Extracted data:

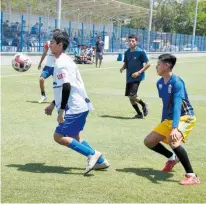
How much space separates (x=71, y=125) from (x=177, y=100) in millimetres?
1336

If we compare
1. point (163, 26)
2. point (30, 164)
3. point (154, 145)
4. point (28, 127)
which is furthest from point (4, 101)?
point (163, 26)

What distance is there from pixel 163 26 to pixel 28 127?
81413 millimetres

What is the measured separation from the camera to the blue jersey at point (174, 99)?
5.74 m

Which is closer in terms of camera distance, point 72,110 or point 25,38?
point 72,110

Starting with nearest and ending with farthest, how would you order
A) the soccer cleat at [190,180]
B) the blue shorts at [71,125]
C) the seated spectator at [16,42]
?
the soccer cleat at [190,180], the blue shorts at [71,125], the seated spectator at [16,42]

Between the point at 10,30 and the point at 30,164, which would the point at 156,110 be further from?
the point at 10,30

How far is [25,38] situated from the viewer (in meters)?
27.6

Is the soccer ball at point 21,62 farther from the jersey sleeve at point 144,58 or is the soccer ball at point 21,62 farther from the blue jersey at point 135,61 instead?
the jersey sleeve at point 144,58

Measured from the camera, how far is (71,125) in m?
5.93

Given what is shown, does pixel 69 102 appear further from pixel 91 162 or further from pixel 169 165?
pixel 169 165

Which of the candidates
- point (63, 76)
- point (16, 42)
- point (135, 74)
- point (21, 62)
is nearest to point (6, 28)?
point (16, 42)

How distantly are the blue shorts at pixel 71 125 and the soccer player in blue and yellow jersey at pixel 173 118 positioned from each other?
900 mm

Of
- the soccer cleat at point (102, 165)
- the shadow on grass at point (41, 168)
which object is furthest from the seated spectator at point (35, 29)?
the soccer cleat at point (102, 165)

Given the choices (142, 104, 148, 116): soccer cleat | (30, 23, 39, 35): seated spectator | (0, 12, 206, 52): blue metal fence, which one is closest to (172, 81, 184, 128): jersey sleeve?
(142, 104, 148, 116): soccer cleat
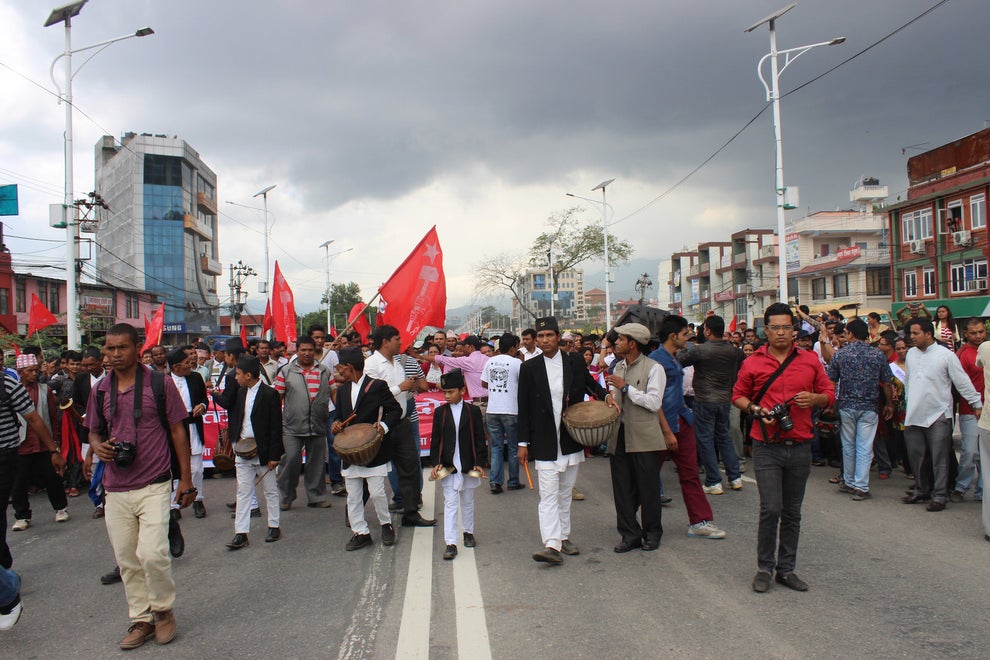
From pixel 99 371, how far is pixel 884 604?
28.1 feet

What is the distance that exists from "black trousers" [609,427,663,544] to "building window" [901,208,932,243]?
39843 mm

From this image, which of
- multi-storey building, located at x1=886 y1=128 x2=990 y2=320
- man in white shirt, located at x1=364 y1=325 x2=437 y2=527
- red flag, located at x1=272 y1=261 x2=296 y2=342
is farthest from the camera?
multi-storey building, located at x1=886 y1=128 x2=990 y2=320

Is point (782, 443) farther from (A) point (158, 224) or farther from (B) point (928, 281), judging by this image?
(A) point (158, 224)

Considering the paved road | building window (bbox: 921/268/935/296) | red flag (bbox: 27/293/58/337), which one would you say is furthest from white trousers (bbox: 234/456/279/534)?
building window (bbox: 921/268/935/296)

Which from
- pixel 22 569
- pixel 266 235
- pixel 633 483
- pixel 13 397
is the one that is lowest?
pixel 22 569

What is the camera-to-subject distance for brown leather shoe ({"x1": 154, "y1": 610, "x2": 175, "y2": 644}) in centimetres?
429

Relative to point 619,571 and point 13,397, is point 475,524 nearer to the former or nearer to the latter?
point 619,571

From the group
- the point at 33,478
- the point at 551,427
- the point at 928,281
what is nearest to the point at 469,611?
the point at 551,427

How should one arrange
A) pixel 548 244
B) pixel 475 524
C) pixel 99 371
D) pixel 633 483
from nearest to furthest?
pixel 633 483 < pixel 475 524 < pixel 99 371 < pixel 548 244

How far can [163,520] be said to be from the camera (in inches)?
175

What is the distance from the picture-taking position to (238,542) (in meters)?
6.45

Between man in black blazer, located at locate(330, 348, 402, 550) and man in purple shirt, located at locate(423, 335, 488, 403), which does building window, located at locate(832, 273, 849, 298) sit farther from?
man in black blazer, located at locate(330, 348, 402, 550)

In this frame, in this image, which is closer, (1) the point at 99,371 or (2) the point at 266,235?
(1) the point at 99,371

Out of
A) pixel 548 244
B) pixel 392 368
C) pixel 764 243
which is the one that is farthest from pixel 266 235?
pixel 764 243
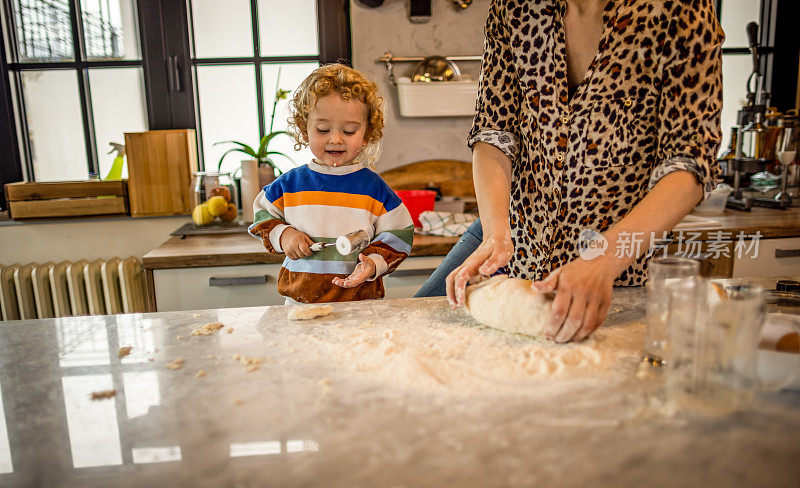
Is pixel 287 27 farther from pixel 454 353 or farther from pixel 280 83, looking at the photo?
pixel 454 353

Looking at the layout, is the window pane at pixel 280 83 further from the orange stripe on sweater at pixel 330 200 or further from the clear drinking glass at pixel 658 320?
the clear drinking glass at pixel 658 320

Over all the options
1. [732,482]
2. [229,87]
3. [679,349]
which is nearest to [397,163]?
[229,87]


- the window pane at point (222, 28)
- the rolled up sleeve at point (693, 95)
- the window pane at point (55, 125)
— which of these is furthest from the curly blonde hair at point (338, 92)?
the window pane at point (55, 125)

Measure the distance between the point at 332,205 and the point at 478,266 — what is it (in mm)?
516

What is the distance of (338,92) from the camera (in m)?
1.27

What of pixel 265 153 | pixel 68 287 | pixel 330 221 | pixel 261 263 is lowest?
pixel 68 287

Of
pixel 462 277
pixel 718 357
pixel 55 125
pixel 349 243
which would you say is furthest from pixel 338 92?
pixel 55 125

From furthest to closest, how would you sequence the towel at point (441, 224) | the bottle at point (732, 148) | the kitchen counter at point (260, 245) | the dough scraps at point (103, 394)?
the bottle at point (732, 148) < the towel at point (441, 224) < the kitchen counter at point (260, 245) < the dough scraps at point (103, 394)

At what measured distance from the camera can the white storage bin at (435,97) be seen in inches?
88.2

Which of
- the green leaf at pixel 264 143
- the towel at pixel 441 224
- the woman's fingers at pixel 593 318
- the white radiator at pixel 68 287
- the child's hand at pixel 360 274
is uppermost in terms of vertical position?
the green leaf at pixel 264 143

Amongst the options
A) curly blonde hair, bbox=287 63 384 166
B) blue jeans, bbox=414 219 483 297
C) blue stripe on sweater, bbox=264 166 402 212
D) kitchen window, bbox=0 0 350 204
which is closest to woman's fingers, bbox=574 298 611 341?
blue jeans, bbox=414 219 483 297

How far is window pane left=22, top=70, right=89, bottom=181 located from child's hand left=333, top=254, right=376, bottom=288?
70.2 inches

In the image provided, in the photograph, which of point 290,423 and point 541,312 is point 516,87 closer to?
point 541,312

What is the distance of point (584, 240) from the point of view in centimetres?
103
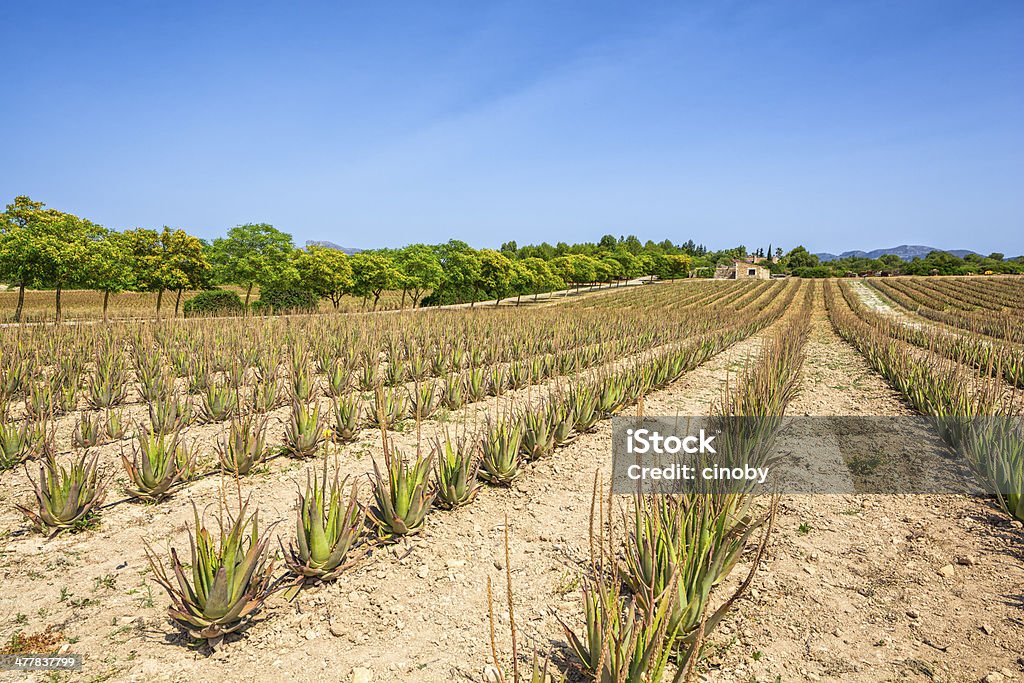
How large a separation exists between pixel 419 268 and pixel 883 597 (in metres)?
32.7

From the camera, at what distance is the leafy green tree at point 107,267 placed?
20906 mm

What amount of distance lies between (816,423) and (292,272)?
30122mm

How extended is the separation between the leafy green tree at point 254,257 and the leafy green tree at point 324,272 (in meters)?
0.92

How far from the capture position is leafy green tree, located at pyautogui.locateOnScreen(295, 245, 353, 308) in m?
31.1

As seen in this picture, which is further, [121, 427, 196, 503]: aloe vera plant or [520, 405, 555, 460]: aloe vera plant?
[520, 405, 555, 460]: aloe vera plant

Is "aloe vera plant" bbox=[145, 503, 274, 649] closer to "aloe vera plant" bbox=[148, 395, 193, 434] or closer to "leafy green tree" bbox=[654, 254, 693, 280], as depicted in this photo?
→ "aloe vera plant" bbox=[148, 395, 193, 434]

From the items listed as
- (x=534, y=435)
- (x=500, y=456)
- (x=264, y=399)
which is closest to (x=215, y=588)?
(x=500, y=456)

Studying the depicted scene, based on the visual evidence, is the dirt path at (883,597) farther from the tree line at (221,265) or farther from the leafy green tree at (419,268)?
the leafy green tree at (419,268)

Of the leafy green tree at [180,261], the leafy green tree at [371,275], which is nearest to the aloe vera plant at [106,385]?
the leafy green tree at [180,261]

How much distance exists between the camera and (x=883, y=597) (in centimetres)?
304

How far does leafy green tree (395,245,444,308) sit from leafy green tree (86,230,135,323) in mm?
15045

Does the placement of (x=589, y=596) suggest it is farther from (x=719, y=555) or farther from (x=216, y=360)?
(x=216, y=360)

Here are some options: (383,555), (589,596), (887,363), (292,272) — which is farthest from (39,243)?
(887,363)

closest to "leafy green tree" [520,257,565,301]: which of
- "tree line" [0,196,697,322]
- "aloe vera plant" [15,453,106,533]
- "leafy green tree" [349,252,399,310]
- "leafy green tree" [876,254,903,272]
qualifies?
"tree line" [0,196,697,322]
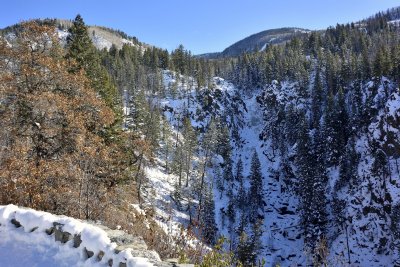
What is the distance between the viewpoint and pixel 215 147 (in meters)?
95.5

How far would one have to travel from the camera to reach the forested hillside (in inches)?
546

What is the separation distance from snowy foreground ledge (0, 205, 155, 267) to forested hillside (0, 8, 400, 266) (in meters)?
1.54

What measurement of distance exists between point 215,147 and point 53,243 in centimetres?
8791

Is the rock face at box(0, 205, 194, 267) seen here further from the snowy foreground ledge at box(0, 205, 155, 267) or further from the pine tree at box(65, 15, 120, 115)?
the pine tree at box(65, 15, 120, 115)

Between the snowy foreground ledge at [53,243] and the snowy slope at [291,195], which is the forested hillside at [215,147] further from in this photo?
the snowy foreground ledge at [53,243]

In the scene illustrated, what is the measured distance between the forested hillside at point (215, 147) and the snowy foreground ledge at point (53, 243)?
1.54 m

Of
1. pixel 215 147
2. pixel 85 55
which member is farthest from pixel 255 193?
pixel 85 55

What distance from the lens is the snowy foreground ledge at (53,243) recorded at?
7098 mm

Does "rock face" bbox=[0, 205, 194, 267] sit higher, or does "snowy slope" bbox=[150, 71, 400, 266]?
"rock face" bbox=[0, 205, 194, 267]

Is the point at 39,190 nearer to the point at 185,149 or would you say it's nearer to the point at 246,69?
the point at 185,149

Problem requirements:
From the line containing "In the scene" through the final line of the listing above, retype every line exactly; leave out everything else.

Solution to this exercise:
In the scene illustrated, what is the measured distance between the forested hillside at point (215, 147) and the snowy foreground ledge at point (53, 243)?
1.54 m

Of
1. pixel 215 147
2. pixel 85 55
which member is farthest from pixel 255 193?
pixel 85 55

What distance from the lens is the snowy foreground ledge at (53,243) recorded at?
7098 mm

Does "rock face" bbox=[0, 205, 194, 267] sit higher, or does "snowy slope" bbox=[150, 71, 400, 266]?
"rock face" bbox=[0, 205, 194, 267]

Is the point at 39,190 nearer to the point at 185,149 or would you say it's nearer to the point at 246,69?
the point at 185,149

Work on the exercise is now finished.